=== PROVIDED INFORMATION ===

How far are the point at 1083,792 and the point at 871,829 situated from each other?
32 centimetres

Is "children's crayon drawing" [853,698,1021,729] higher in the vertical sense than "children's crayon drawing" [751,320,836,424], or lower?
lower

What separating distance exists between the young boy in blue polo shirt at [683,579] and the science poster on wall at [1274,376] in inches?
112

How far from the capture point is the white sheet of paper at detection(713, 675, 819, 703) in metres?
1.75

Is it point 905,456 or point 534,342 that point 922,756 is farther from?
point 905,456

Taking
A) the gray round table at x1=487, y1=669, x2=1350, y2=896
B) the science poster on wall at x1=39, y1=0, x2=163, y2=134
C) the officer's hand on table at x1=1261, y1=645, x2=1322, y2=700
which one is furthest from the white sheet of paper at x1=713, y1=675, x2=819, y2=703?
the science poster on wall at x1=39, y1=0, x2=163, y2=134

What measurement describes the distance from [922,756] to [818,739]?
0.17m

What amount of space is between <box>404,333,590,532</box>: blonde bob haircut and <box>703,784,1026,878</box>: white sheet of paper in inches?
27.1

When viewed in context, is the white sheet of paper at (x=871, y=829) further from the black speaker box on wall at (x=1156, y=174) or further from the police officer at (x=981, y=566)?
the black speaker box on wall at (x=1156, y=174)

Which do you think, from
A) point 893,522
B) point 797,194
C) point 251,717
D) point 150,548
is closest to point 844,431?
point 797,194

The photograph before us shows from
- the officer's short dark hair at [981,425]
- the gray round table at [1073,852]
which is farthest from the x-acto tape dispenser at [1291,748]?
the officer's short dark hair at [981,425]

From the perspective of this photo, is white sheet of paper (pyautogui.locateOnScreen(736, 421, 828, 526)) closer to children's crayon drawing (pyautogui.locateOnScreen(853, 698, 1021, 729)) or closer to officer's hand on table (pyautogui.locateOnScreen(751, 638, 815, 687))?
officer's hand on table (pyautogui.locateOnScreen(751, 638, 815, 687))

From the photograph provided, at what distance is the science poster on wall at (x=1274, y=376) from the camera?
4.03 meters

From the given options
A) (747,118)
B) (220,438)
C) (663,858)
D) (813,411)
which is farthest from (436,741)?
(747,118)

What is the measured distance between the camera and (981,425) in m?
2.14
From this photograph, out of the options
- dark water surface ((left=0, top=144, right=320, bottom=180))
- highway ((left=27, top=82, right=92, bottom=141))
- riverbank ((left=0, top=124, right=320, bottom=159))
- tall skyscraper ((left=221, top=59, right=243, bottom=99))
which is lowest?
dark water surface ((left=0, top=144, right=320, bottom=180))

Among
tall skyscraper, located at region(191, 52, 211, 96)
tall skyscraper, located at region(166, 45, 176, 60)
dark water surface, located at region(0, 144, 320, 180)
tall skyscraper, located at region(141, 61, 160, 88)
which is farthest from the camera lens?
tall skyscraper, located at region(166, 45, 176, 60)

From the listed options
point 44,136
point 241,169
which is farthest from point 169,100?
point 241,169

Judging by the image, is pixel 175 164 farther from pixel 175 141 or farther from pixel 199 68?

===

### [WHAT NEEDS TO BE DONE]
Copy out every entry again, exactly as it was given.

### [ANSWER]
How far are the point at 1083,792 and the point at 871,829 situated from each other?
32 centimetres

Is "children's crayon drawing" [853,698,1021,729] higher in the vertical sense than "children's crayon drawing" [751,320,836,424], or lower?
lower

What separating distance exists between the young boy in blue polo shirt at [683,579] and the science poster on wall at [1274,376] in inches?
112

How far from the capture point is the white sheet of paper at detection(713, 675, 819, 703) in metres?
1.75

Is it point 905,456 or point 534,342 that point 922,756 is farther from?
point 905,456

Taking
A) the gray round table at x1=487, y1=669, x2=1350, y2=896
B) the science poster on wall at x1=39, y1=0, x2=163, y2=134
C) the officer's hand on table at x1=1261, y1=645, x2=1322, y2=700
which one is furthest from the white sheet of paper at x1=713, y1=675, x2=819, y2=703?
the science poster on wall at x1=39, y1=0, x2=163, y2=134

What measurement describes the distance from [922,756] to [818,739]?
0.17m

What amount of space is between <box>404,333,590,532</box>: blonde bob haircut and <box>703,784,1026,878</box>: white sheet of paper in inches?
27.1

When viewed in context, is the white sheet of paper at (x=871, y=829) further from the black speaker box on wall at (x=1156, y=174) or further from the police officer at (x=981, y=566)?
the black speaker box on wall at (x=1156, y=174)

Which do you think, from
A) point 893,522
B) point 797,194
C) point 251,717
D) point 150,548
is closest to point 844,431?
point 797,194

The photograph before us shows from
- the officer's short dark hair at [981,425]
- the gray round table at [1073,852]
which is farthest from the x-acto tape dispenser at [1291,748]?
the officer's short dark hair at [981,425]

From the perspective of this photo, is white sheet of paper (pyautogui.locateOnScreen(736, 421, 828, 526)) closer to children's crayon drawing (pyautogui.locateOnScreen(853, 698, 1021, 729)) or closer to officer's hand on table (pyautogui.locateOnScreen(751, 638, 815, 687))?
officer's hand on table (pyautogui.locateOnScreen(751, 638, 815, 687))

From the photograph provided, at what distance is the science poster on wall at (x=1274, y=376) from the camera?
4.03 meters

From the given options
A) (747,118)
B) (220,438)
C) (663,858)
D) (813,411)
which is farthest from (436,741)?
(747,118)

What is the measured distance between the camera and (981,425) in m?
2.14
From this photograph, out of the options
- dark water surface ((left=0, top=144, right=320, bottom=180))
- highway ((left=27, top=82, right=92, bottom=141))
- riverbank ((left=0, top=124, right=320, bottom=159))
- tall skyscraper ((left=221, top=59, right=243, bottom=99))
which is lowest?
dark water surface ((left=0, top=144, right=320, bottom=180))

Among
tall skyscraper, located at region(191, 52, 211, 96)
tall skyscraper, located at region(166, 45, 176, 60)
dark water surface, located at region(0, 144, 320, 180)
tall skyscraper, located at region(141, 61, 160, 88)
which is farthest from the camera lens?
tall skyscraper, located at region(166, 45, 176, 60)

From the listed options
point 44,136
point 241,169
which is farthest from point 169,100?
point 241,169

Judging by the image, is pixel 175 164 farther from pixel 175 141 or farther from pixel 199 68?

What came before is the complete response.